[Spatial relationship records]

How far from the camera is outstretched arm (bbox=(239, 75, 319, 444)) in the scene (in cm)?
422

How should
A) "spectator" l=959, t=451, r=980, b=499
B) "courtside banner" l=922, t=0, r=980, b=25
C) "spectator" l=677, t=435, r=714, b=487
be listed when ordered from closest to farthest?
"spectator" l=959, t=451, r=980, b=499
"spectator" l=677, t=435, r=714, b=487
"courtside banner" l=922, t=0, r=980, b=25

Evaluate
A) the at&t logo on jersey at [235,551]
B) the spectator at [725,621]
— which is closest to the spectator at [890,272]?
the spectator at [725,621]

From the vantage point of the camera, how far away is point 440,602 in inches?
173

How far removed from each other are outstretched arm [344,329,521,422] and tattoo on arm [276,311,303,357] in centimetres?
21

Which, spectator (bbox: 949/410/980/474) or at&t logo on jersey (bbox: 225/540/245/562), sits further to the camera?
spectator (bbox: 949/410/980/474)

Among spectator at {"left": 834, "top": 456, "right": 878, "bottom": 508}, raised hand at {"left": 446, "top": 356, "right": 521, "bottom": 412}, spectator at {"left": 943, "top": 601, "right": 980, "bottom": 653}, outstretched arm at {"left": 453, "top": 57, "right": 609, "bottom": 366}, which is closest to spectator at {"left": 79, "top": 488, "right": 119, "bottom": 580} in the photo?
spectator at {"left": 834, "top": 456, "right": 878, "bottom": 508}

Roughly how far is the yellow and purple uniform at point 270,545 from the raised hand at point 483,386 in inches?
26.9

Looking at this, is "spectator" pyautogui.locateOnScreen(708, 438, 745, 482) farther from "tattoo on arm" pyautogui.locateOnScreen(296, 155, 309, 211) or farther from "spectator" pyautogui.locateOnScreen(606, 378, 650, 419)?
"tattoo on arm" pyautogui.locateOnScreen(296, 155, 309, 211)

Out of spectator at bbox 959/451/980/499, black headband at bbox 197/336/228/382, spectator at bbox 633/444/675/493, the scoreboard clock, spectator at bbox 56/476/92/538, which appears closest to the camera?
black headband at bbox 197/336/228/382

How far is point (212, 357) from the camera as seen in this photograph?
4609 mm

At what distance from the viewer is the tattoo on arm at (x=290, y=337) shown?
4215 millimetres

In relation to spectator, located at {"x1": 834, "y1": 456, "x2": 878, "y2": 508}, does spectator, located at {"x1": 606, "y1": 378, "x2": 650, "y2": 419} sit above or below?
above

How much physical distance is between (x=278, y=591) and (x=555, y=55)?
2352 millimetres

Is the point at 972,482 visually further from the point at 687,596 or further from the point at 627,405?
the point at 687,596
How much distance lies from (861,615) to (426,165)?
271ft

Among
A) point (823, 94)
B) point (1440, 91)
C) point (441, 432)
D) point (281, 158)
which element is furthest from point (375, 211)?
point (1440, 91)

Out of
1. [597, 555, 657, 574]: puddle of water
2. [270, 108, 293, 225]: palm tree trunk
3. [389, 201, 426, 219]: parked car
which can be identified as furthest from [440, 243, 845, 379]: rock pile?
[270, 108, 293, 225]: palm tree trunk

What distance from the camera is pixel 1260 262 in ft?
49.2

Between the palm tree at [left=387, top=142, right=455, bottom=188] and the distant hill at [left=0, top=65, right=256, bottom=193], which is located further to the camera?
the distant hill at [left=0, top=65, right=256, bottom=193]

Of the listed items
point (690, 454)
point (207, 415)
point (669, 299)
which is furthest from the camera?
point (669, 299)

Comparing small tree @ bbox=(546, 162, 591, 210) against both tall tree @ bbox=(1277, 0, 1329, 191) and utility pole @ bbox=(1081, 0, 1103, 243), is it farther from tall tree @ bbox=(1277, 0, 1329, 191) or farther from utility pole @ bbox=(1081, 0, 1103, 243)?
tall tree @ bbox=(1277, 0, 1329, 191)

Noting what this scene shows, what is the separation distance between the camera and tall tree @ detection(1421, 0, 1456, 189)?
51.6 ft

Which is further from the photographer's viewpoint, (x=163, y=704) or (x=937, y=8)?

▸ Your goal: Copy every line of the rows above word for word, without changing anything.

▸ Solution for this problem:
How far from the camera is outstretched arm (bbox=(239, 75, 319, 444)) in the scene (in cm)?
422

How should
A) "spectator" l=959, t=451, r=980, b=499
B) "courtside banner" l=922, t=0, r=980, b=25
C) "spectator" l=677, t=435, r=714, b=487
be listed when ordered from closest to farthest?
"spectator" l=959, t=451, r=980, b=499
"spectator" l=677, t=435, r=714, b=487
"courtside banner" l=922, t=0, r=980, b=25

Evaluate
A) the at&t logo on jersey at [235,551]
B) the spectator at [725,621]
— which is closest to the spectator at [890,272]?
the spectator at [725,621]

From the vantage point of the camera, how far away is point 440,602 in inches?
173

How far removed from each other are outstretched arm [344,329,521,422] and tattoo on arm [276,311,303,357] in centimetres?
21

Which, spectator (bbox: 949/410/980/474) or at&t logo on jersey (bbox: 225/540/245/562), sits further to the camera?
spectator (bbox: 949/410/980/474)

Among spectator at {"left": 834, "top": 456, "right": 878, "bottom": 508}, raised hand at {"left": 446, "top": 356, "right": 521, "bottom": 412}, spectator at {"left": 943, "top": 601, "right": 980, "bottom": 653}, outstretched arm at {"left": 453, "top": 57, "right": 609, "bottom": 366}, which is closest to spectator at {"left": 79, "top": 488, "right": 119, "bottom": 580} in the photo?
spectator at {"left": 834, "top": 456, "right": 878, "bottom": 508}

Roughly how far is the yellow and purple uniform at point 270,545 from the raised hand at point 483,386 in inches?
26.9

Looking at this, is "spectator" pyautogui.locateOnScreen(708, 438, 745, 482) farther from "tattoo on arm" pyautogui.locateOnScreen(296, 155, 309, 211) or farther from "spectator" pyautogui.locateOnScreen(606, 378, 650, 419)?
"tattoo on arm" pyautogui.locateOnScreen(296, 155, 309, 211)

Out of spectator at bbox 959/451/980/499, black headband at bbox 197/336/228/382, spectator at bbox 633/444/675/493, the scoreboard clock, spectator at bbox 56/476/92/538, which appears closest to the camera?
black headband at bbox 197/336/228/382

How far is point (212, 357) from the camera as seen in this photograph?
4609 mm

At what distance from the viewer is the tattoo on arm at (x=290, y=337) shown?
4215 millimetres

In relation to spectator, located at {"x1": 834, "y1": 456, "x2": 878, "y2": 508}, does spectator, located at {"x1": 606, "y1": 378, "x2": 650, "y2": 419} sit above or below?
above

How much physical distance is between (x=278, y=591) and (x=555, y=55)?
2352 millimetres

Is the point at 972,482 visually further from the point at 687,596 or further from the point at 627,405?
the point at 687,596
How much distance lies from (861,615) to (426,165)?
271ft

Among
A) point (823, 94)
B) point (1440, 91)
C) point (441, 432)
D) point (281, 158)
which element is furthest from point (375, 211)?
point (1440, 91)

Out of
1. [597, 555, 657, 574]: puddle of water
2. [270, 108, 293, 225]: palm tree trunk
3. [389, 201, 426, 219]: parked car
which can be identified as furthest from [440, 243, 845, 379]: rock pile?
[270, 108, 293, 225]: palm tree trunk

What distance from the camera is pixel 1260 262 in ft?
49.2

Between the palm tree at [left=387, top=142, right=455, bottom=188] and the distant hill at [left=0, top=65, right=256, bottom=193], which is located further to the camera?
the distant hill at [left=0, top=65, right=256, bottom=193]

Of the listed items
point (690, 454)
point (207, 415)
point (669, 299)
which is furthest from the camera?
point (669, 299)

Comparing small tree @ bbox=(546, 162, 591, 210) against both tall tree @ bbox=(1277, 0, 1329, 191) and utility pole @ bbox=(1081, 0, 1103, 243), is it farther from tall tree @ bbox=(1277, 0, 1329, 191) or farther from utility pole @ bbox=(1081, 0, 1103, 243)?
tall tree @ bbox=(1277, 0, 1329, 191)

Noting what this scene shows, what is the separation distance between the camera and tall tree @ detection(1421, 0, 1456, 189)?
51.6 ft

Which is further from the photographer's viewpoint, (x=163, y=704) or (x=937, y=8)?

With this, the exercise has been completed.